WHAT TO WORK ON — Reproduce word for word the part of the article on Spain's migrant arrivals that starts with "Juan Antonio Corujo, head" and goes on through "said last week.".

EXCERPTED TEXT —
Home
July 10, 2009 Est 1999 Scotland's award-winning independent newspaper
Madrid tries to shut the door to immigrants
Latest boatload of illegal migrants set to be repatriated rapidly
From Elizabeth Nash in Madrid

SPANISH COASTGUARDS picked up a record 229 would-be immigrants from an ocean-going fishing boat off the Canary Islands last week. It was the largest shipload so far to survive the perilous illegal migration route from north Africa to Spain.

They arrived just as crisis-hit Europe tries to close the door on immigrants. Attitudes against those seeking a foothold in a flagging economy are hardening in Spain. Debate rages about how to deal with those already here.

Those rescued on Monday came from several African countries, and included 20 children. Some collapsed with cold and exposure and were carried ashore on stretchers following four days on treacherous seas, an expensive voyage probably planned for months.

Juan Antonio Corujo, head of the Red Cross in the Canary Islands, said: "Such a large fishing boat could not have set off from the shore directly into the sea. This boat must have been loaded from a pier, or probably smaller boats took people to the boat once it was at sea."

Another 100-strong boatload landed on Tuesday, as thousands flocked across Africa to the Mauritanian port of Nouadibou to join the exodus. Those rescued on Monday told Red Cross workers that they were "the first of many hundreds hiding along the Mauritanian coast ready to set sail in coming days".

Most will be flown straight back home, if they confess where they're from and if Spain has a repatriation agreement with their country of origin. Spain has repatriated 105 planeloads of undocumented immigrants this year, Alfredo Perez Rubalcaba, the interior minister, said last week.

And for those who manage to stay, jobs are disappearing fast. Sadio Keita, 28, a lorry driver from Guinea, was lucky to survive the hazardous boat trip from Senegal to the Canary Islands last year, but was unlucky to arrive just as Spain's economy started to dip.

"I have not found any work at all," said Keita, speaking at an immigrant reception centre run by a Jesuit foundation in Madrid. "If I had known it would be like this, I wouldn't have come."

Other immigrants find it equally hard to find work, as Spain whisks away the welcome mat. Javier Medina, a Chilean machine operator, lost his job installing air conditioners when the property bubble burst and the building sector collapsed. "The economic crisis is the cause," he said.

During its 12-year boom, Spain became the EU's biggest importer of workers, from north Africa, South America and eastern Europe. They poured in for jobs as builders, waiters and care workers in a thriving economy - last year nearly five million immigrants lived legally in Spain, hundreds of thousands illegally.

Now the government urges them to go home, under a controversial plan approved by parliament last week. Jobless immigrants will be offered unemployment benefit in advance if they agree to return home and not come back for three years. Some 165,000 are eligible, but officials think only 10,000 will accept.

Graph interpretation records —
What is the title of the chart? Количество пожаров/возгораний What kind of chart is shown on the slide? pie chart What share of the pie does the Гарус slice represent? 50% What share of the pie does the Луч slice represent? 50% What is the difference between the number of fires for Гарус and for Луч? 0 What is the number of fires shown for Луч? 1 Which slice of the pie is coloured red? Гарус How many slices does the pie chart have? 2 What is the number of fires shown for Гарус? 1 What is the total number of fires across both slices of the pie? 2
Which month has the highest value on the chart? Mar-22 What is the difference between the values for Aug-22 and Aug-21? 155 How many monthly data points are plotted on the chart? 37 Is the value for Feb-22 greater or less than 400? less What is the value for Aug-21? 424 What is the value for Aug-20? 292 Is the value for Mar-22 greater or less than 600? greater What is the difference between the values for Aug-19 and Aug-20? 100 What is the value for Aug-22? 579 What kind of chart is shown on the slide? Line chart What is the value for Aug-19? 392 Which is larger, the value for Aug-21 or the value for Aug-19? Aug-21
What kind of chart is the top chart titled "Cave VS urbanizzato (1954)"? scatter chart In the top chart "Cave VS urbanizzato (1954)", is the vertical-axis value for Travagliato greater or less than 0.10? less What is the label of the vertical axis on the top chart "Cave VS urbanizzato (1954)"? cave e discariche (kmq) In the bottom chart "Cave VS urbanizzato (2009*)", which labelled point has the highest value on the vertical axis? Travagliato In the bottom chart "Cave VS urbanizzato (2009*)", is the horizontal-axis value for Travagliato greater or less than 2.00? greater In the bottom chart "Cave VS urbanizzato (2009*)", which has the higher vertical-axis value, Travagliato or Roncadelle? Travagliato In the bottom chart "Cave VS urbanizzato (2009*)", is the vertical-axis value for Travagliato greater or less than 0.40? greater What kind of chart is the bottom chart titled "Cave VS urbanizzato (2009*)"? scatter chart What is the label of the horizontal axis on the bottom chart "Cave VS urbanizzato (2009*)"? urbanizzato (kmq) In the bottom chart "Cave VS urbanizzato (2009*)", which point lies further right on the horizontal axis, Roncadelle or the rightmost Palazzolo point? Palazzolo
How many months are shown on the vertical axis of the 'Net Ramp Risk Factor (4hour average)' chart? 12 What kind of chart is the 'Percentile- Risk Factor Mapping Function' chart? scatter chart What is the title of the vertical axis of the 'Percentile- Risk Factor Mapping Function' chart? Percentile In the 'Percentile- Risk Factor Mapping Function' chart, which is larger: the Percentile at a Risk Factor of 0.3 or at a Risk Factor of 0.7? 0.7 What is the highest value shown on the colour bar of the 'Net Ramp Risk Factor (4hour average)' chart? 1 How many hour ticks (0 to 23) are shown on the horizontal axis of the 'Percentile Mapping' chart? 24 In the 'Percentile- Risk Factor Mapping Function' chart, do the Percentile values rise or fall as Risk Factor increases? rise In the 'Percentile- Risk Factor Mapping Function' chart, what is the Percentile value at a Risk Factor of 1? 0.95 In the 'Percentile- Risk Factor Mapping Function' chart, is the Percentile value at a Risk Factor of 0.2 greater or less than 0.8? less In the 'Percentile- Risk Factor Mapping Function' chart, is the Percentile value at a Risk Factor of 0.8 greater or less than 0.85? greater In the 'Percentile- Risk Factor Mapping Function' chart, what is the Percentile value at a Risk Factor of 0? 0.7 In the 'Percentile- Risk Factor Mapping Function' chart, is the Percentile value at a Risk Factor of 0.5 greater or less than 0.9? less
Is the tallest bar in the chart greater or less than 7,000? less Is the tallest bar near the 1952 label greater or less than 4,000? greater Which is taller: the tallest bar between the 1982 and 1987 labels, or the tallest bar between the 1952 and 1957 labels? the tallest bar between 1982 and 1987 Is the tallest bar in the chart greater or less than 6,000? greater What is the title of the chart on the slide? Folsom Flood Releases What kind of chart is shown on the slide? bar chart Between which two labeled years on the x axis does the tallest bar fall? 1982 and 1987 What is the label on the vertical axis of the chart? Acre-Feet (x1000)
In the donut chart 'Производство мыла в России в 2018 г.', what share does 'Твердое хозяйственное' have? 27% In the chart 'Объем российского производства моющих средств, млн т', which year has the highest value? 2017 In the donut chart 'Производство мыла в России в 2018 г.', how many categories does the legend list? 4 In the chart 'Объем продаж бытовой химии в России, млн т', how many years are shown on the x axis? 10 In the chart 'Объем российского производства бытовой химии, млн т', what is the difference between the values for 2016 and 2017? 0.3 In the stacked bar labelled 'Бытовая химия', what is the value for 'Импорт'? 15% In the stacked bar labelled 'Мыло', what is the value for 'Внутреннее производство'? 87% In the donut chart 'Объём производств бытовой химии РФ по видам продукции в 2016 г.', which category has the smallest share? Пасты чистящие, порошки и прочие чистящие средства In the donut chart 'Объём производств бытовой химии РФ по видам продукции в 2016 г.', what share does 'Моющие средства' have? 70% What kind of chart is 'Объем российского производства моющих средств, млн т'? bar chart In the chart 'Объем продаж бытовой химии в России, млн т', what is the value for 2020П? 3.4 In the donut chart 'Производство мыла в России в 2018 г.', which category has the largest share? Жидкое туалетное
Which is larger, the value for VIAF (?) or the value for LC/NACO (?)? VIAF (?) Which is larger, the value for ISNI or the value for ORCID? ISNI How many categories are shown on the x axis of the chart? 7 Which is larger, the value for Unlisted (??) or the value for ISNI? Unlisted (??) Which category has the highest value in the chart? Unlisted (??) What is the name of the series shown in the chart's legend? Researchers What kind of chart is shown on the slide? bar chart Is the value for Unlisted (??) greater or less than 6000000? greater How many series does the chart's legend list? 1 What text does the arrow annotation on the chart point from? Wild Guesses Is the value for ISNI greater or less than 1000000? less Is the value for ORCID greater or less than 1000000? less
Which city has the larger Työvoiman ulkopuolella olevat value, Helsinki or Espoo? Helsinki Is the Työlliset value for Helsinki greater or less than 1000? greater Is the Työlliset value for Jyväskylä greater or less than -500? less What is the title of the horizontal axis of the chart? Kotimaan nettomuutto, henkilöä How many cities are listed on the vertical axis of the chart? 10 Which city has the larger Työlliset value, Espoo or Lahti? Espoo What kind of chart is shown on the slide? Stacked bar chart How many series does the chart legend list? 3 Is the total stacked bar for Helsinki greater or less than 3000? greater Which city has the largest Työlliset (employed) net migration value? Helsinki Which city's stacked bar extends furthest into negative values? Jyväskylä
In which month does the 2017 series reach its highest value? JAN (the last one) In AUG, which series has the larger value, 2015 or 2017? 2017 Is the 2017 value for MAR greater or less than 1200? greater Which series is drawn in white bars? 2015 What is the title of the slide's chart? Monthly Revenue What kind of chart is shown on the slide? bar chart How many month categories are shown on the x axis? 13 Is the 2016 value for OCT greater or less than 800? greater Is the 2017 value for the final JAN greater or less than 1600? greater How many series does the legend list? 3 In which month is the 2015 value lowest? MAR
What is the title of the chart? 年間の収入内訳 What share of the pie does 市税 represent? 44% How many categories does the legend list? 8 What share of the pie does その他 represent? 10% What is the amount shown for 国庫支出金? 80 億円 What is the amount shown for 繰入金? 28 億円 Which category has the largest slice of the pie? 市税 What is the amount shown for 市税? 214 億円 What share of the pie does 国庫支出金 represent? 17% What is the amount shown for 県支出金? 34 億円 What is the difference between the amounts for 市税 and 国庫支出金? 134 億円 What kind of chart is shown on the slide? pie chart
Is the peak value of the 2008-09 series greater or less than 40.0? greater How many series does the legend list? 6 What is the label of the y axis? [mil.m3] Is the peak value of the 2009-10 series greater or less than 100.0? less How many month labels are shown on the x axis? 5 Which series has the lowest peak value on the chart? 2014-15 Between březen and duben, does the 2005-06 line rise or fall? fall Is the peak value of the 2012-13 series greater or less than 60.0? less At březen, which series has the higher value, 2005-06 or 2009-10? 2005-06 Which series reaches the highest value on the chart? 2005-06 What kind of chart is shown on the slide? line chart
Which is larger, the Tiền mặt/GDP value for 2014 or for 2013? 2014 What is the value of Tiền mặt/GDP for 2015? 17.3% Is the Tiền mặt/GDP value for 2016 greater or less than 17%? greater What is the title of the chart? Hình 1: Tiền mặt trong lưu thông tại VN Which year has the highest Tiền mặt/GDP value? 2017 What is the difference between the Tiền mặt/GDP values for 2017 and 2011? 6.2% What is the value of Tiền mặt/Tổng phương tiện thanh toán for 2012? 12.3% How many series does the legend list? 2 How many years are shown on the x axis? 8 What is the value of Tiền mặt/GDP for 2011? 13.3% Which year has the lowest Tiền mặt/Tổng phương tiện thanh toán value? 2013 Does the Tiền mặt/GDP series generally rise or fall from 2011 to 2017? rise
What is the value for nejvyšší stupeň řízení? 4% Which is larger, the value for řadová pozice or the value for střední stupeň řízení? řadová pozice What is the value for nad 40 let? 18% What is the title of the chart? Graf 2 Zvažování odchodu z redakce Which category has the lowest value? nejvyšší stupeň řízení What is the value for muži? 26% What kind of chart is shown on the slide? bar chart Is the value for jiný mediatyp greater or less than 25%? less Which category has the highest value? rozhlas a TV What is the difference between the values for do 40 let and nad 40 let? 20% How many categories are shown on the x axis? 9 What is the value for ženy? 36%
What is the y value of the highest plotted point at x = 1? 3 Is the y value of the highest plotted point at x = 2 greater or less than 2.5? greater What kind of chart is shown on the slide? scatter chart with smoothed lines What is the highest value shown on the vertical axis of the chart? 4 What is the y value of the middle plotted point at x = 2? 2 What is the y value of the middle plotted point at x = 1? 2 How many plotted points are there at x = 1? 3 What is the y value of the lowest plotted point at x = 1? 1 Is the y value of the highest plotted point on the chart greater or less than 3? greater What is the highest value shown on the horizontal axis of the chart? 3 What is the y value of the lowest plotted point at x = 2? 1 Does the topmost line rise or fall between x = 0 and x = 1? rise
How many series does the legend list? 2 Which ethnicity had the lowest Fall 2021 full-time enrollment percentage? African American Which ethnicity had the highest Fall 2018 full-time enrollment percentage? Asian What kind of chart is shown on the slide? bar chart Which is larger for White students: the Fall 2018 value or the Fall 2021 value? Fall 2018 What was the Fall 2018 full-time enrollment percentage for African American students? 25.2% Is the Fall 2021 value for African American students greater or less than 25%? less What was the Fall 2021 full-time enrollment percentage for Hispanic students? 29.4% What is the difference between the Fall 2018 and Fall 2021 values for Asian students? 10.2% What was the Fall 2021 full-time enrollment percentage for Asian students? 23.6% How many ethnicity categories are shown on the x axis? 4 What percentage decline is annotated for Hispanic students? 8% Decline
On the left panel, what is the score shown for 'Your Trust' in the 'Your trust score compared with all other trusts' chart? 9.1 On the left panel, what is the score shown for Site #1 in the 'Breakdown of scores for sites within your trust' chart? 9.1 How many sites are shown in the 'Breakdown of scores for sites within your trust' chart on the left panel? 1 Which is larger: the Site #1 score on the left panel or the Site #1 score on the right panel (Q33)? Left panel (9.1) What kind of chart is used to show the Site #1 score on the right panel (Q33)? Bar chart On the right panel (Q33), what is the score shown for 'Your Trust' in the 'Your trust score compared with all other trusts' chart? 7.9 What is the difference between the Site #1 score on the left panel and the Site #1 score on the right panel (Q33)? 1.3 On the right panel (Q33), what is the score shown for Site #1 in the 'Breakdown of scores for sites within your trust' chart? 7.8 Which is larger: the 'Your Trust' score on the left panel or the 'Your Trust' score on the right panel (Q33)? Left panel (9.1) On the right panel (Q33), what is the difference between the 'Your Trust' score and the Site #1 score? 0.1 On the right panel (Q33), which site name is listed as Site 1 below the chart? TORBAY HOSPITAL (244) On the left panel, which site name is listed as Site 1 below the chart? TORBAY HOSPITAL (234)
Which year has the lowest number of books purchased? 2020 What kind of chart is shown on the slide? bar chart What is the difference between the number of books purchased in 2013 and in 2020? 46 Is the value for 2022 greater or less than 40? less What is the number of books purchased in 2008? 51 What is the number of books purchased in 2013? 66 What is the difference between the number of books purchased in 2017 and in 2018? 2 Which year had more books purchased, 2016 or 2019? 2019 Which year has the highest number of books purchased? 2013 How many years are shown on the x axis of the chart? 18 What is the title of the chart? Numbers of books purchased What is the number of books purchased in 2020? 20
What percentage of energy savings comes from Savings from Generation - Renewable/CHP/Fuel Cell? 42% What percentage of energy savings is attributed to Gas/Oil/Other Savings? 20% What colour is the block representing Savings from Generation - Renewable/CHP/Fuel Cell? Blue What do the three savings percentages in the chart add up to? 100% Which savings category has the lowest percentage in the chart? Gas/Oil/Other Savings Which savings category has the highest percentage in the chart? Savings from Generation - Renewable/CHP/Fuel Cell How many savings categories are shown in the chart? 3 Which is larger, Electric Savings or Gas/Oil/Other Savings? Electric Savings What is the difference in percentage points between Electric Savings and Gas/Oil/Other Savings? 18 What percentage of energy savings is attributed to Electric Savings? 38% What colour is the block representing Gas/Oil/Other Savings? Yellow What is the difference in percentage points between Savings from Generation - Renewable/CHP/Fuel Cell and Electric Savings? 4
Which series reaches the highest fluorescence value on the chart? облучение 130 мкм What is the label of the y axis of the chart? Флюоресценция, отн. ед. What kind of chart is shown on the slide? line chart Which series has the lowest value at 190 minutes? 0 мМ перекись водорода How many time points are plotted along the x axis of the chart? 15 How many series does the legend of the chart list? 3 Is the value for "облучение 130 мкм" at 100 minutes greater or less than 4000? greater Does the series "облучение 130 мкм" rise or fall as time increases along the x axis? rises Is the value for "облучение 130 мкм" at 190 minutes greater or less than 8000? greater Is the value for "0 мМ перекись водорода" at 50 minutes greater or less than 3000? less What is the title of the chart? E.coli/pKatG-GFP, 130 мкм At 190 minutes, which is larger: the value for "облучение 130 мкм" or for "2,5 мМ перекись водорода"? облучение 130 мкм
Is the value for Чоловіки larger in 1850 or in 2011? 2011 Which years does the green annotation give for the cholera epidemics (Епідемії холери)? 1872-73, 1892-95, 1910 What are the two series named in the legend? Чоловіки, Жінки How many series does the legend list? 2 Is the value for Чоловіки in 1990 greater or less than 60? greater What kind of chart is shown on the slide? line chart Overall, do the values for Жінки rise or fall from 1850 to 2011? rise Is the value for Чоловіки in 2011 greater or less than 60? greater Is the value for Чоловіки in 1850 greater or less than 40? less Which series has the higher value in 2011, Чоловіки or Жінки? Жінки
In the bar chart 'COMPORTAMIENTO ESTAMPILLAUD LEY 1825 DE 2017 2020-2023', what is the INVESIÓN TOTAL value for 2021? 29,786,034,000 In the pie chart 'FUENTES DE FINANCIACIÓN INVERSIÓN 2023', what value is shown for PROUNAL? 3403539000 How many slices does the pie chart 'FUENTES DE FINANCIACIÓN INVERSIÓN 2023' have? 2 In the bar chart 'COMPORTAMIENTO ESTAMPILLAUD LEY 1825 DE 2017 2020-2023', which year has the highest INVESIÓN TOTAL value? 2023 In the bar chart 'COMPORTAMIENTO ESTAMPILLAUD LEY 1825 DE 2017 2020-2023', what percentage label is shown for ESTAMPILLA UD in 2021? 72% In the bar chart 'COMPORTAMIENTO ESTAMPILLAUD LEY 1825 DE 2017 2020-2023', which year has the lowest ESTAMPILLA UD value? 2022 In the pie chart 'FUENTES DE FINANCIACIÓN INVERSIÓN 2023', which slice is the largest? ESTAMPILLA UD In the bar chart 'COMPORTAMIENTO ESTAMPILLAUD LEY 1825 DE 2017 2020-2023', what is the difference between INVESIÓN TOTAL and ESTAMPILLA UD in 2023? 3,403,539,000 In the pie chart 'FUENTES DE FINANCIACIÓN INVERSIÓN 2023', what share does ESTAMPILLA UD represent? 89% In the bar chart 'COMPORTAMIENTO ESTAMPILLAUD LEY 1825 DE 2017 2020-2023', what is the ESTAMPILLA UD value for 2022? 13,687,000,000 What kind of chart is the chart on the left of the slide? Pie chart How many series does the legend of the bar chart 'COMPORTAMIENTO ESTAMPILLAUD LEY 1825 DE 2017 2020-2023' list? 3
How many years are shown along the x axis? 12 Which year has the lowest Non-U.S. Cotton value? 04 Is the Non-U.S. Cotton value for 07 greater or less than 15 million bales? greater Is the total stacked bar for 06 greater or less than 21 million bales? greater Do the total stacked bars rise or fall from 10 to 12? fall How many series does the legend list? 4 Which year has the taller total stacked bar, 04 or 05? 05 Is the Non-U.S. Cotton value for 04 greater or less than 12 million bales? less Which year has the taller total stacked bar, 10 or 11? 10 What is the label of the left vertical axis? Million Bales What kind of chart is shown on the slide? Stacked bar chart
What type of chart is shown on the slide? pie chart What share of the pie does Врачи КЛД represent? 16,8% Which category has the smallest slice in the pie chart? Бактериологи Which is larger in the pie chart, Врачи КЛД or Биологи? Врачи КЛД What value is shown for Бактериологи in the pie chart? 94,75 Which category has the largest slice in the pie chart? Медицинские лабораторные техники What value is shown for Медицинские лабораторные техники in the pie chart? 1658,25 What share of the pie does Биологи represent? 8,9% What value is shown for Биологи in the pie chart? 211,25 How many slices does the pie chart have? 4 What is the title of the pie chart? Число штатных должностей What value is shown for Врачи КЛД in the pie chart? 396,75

RESPONSE —
Juan Antonio Corujo, head of the Red Cross in the Canary Islands, said: "Such a large fishing boat could not have set off from the shore directly into the sea. This boat must have been loaded from a pier, or probably smaller boats took people to the boat once it was at sea."

Another 100-strong boatload landed on Tuesday, as thousands flocked across Africa to the Mauritanian port of Nouadibou to join the exodus. Those rescued on Monday told Red Cross workers that they were "the first of many hundreds hiding along the Mauritanian coast ready to set sail in coming days".

Most will be flown straight back home, if they confess where they're from and if Spain has a repatriation agreement with their country of origin. Spain has repatriated 105 planeloads of undocumented immigrants this year, Alfredo Perez Rubalcaba, the interior minister, said last week.